Goal
Translate this sentence from the text below about the film Love and Other Dilemmas into Spanish: "Love and Other Dilemmas is a 2006 comedy film directed by Larry Di Stefano."

Supplied text
- Directed by: Larry Di Stefano
- Written by: Deborah Peraya
- Produced by: Clare Hodge
- Starring: Gabrielle Miller John Cassini Stephen Lobo Janet Wright Fred Ewanuick
- Cinematography: Michael Wale
- Edited by: Jeanne Slater
- Music by: Budge Schachte
- Distributed by: Maple Pictures
- Release dates: October 10, 2006 (Vancouver International Film Festival); February 1, 2008 (Canada);
- Running time: 88 minutes
- Country: Canada
- Language: English

= Love and Other Dilemmas =

Love and Other Dilemmas is a 2006 comedy film directed by Larry Di Stefano. It premiered at the 2006 Vancouver International Film Festival and was released theatrically in Canada in February 2008 by Maple Pictures. The film's credibility is notably attributed to having three regular Corner Gas actors, Gabrielle Miller, Fred Ewanuick, and Janet Wright.

[Scene question records]
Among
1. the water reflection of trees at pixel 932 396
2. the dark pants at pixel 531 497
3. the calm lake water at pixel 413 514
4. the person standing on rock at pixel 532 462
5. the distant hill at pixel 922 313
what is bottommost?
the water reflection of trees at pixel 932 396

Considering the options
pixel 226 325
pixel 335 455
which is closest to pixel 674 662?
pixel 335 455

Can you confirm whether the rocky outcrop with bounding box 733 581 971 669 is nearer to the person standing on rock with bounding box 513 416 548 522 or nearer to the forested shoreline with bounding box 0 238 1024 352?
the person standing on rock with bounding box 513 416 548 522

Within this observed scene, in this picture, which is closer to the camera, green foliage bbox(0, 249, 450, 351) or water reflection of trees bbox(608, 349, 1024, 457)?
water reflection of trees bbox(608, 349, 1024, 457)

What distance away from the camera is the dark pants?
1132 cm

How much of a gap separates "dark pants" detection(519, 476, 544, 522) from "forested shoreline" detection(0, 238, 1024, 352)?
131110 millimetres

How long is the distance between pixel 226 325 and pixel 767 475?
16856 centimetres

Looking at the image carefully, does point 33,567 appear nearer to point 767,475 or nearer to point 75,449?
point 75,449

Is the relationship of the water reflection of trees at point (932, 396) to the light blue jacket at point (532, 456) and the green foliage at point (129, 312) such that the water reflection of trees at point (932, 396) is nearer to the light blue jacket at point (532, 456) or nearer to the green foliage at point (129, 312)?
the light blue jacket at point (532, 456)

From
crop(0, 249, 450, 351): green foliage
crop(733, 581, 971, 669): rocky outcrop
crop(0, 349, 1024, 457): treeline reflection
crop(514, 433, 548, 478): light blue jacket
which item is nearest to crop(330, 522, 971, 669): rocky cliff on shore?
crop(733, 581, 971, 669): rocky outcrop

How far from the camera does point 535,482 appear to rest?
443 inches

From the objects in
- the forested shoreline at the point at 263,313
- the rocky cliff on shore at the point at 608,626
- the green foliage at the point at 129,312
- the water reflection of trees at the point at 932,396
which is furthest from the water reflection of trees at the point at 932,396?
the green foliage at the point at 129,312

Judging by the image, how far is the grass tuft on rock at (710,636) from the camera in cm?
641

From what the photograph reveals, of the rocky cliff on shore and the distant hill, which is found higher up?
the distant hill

Correct output
Love and Other Dilemmas es una película de comedia de 2006 dirigida por Larry Di Stefano.